Lo stesso si può dire di un certo miscuglio di generi che rischia di togliere un po’ di spinta a ognuno: thriller, drama, rievocazione storica, horror, a tratti perfino tarantiniana, Them non riesce sempre a trovare una quadra, e sembra scontentare soprattutto i fan dell’horror puro, per i quali la serie finisce con l’essere un po’ né carne né pesce.
Sembra quasi che l’urgenza creativa ed espressiva alla base del progetto abbia esondato trascinandosi dietro troppe idee, anche a costo di lasciare alcune di esse non del tutto compiute.
Resta però il fatto che Them si poneva un obiettivo principale e preciso, quello di farci provare qualcosa di forte. Il che non è cosa scontata, nel marasma di input che riceviamo ogni giorno e che finiscono col diventare rumore di fondo.

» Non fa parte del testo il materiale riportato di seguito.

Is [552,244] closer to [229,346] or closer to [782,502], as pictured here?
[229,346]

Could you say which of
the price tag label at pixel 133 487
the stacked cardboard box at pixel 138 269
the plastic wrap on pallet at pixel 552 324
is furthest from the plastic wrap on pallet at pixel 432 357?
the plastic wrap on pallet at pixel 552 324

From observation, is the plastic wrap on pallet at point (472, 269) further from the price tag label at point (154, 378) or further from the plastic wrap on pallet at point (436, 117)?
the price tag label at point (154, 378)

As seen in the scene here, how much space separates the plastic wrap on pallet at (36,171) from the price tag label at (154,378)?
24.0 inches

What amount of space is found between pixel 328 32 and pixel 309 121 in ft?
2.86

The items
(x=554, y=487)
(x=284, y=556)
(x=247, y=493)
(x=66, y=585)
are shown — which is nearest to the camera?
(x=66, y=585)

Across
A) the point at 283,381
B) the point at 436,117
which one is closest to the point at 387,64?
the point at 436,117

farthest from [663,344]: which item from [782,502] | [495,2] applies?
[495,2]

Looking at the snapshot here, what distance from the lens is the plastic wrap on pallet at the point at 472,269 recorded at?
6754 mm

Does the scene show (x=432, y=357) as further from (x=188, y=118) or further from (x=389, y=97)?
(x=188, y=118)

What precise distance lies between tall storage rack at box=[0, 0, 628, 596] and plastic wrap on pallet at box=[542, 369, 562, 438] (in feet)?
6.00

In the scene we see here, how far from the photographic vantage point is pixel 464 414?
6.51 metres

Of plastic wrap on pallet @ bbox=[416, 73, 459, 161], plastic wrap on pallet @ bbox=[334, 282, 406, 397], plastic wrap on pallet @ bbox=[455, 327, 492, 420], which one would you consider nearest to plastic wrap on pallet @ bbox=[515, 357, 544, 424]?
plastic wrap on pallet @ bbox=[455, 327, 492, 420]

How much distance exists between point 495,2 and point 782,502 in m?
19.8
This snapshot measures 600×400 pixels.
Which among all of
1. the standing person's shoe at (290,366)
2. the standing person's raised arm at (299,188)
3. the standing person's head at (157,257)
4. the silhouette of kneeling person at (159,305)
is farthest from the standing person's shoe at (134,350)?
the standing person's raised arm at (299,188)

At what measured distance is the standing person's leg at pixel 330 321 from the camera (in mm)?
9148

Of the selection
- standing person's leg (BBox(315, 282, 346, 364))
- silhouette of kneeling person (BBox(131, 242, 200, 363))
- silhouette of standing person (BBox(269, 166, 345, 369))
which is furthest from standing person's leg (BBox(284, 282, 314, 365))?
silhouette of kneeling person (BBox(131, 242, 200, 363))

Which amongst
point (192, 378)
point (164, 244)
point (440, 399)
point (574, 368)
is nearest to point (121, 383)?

Il bellissimo film Promising Young Woman, che ha gareggiato recentemente agli oscar, dopo la sua uscita fu criticato anche da certi movimenti femministi perché mette in scena violenze contro le donne che potrebbero recare danni a chi certi traumi li ha subiti davvero. Una preoccupazione probabilmente legittima, e di certo non posso mettere becco su ciò che prova una donna vittima di violenza. Esiste però il rischio di finire in un cinema (e in una serialità) anestetizzata, addolcita, lobotomizzata, che non lascia niente dietro di sé per paura di far male a qualcuno.
Fregandosene di questo rischio, Them esagera, esonda, spinge, provoca, inciampa, si rialza e corre di nuovo. E alla fine proviamo qualcosa. Può anche essere schifo, o indignazione. Oppure può essere il grimaldello che scardina un certo buonismo bianco che preferisce non usare mai, in nessun contesto e tanto meno in una serie tv, la parola “nigger”, giusto per sentirsi a posto con la coscienza, senza pensare che forse le forme più deleterie di razzismo stanno altrove. Di certo, però, non può essere apatia. E un’emozione così forte e così espressamente ricercata, che spinge a riflettere, commentare, scrivere, dibattere ed eventualmente perfino condannare, non può che essere un grande pregio.